▶ _GOAL OF THE EXERCISE_
Each entry in the listing below should be restated word for word.

▶ _INFORMATION_
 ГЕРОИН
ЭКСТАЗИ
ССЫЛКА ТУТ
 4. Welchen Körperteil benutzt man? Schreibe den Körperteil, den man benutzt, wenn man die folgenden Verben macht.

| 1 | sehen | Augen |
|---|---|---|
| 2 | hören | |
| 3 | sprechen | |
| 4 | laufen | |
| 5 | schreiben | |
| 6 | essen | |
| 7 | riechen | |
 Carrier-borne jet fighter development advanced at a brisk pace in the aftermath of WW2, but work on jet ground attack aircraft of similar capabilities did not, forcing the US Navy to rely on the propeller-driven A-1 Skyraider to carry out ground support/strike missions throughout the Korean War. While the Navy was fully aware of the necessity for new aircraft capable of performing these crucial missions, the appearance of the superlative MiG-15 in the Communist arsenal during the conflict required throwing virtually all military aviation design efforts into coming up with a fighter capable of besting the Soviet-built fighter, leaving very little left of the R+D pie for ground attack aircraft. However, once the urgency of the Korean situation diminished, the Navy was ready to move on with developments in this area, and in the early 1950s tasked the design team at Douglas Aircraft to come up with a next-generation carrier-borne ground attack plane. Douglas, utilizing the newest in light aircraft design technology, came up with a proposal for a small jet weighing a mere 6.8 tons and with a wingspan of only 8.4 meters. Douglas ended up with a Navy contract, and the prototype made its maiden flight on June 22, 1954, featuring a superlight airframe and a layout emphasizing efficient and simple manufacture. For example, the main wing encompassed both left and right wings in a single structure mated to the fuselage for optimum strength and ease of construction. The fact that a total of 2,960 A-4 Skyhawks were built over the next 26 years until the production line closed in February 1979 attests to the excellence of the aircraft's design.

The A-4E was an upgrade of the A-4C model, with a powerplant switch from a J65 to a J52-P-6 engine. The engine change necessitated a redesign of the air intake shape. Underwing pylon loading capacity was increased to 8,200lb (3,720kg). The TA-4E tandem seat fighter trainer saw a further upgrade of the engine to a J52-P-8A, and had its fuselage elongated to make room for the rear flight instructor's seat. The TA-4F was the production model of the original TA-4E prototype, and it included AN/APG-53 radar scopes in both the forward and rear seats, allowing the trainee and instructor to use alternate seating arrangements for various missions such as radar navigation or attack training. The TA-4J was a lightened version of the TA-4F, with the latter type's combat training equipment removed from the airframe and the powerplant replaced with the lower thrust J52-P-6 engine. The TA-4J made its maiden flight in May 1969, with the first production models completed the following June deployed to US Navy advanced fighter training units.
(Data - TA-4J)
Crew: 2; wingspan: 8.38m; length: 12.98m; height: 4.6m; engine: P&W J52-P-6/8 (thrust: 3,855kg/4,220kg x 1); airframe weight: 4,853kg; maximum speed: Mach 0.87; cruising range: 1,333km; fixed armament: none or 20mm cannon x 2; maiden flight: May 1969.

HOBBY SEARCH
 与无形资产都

▶ _RESULT OF THIS TASK_
 ГЕРОИН
ЭКСТАЗИ
ССЫЛКА ТУТ
 4. Welchen Körperteil benutzt man? Schreibe den Körperteil, den man benutzt, wenn man die folgenden Verben macht.

| 1 | sehen | Augen |
|---|---|---|
| 2 | hören | |
| 3 | sprechen | |
| 4 | laufen | |
| 5 | schreiben | |
| 6 | essen | |
| 7 | riechen | |
 Carrier-borne jet fighter development advanced at a brisk pace in the aftermath of WW2, but work on jet ground attack aircraft of similar capabilities did not, forcing the US Navy to rely on the propeller-driven A-1 Skyraider to carry out ground support/strike missions throughout the Korean War. While the Navy was fully aware of the necessity for new aircraft capable of performing these crucial missions, the appearance of the superlative MiG-15 in the Communist arsenal during the conflict required throwing virtually all military aviation design efforts into coming up with a fighter capable of besting the Soviet-built fighter, leaving very little left of the R+D pie for ground attack aircraft. However, once the urgency of the Korean situation diminished, the Navy was ready to move on with developments in this area, and in the early 1950s tasked the design team at Douglas Aircraft to come up with a next-generation carrier-borne ground attack plane. Douglas, utilizing the newest in light aircraft design technology, came up with a proposal for a small jet weighing a mere 6.8 tons and with a wingspan of only 8.4 meters. Douglas ended up with a Navy contract, and the prototype made its maiden flight on June 22, 1954, featuring a superlight airframe and a layout emphasizing efficient and simple manufacture. For example, the main wing encompassed both left and right wings in a single structure mated to the fuselage for optimum strength and ease of construction. The fact that a total of 2,960 A-4 Skyhawks were built over the next 26 years until the production line closed in February 1979 attests to the excellence of the aircraft's design.

The A-4E was an upgrade of the A-4C model, with a powerplant switch from a J65 to a J52-P-6 engine. The engine change necessitated a redesign of the air intake shape. Underwing pylon loading capacity was increased to 8,200lb (3,720kg). The TA-4E tandem seat fighter trainer saw a further upgrade of the engine to a J52-P-8A, and had its fuselage elongated to make room for the rear flight instructor's seat. The TA-4F was the production model of the original TA-4E prototype, and it included AN/APG-53 radar scopes in both the forward and rear seats, allowing the trainee and instructor to use alternate seating arrangements for various missions such as radar navigation or attack training. The TA-4J was a lightened version of the TA-4F, with the latter type's combat training equipment removed from the airframe and the powerplant replaced with the lower thrust J52-P-6 engine. The TA-4J made its maiden flight in May 1969, with the first production models completed the following June deployed to US Navy advanced fighter training units.
(Data - TA-4J)
Crew: 2; wingspan: 8.38m; length: 12.98m; height: 4.6m; engine: P&W J52-P-6/8 (thrust: 3,855kg/4,220kg x 1); airframe weight: 4,853kg; maximum speed: Mach 0.87; cruising range: 1,333km; fixed armament: none or 20mm cannon x 2; maiden flight: May 1969.

HOBBY SEARCH
 与无形资产都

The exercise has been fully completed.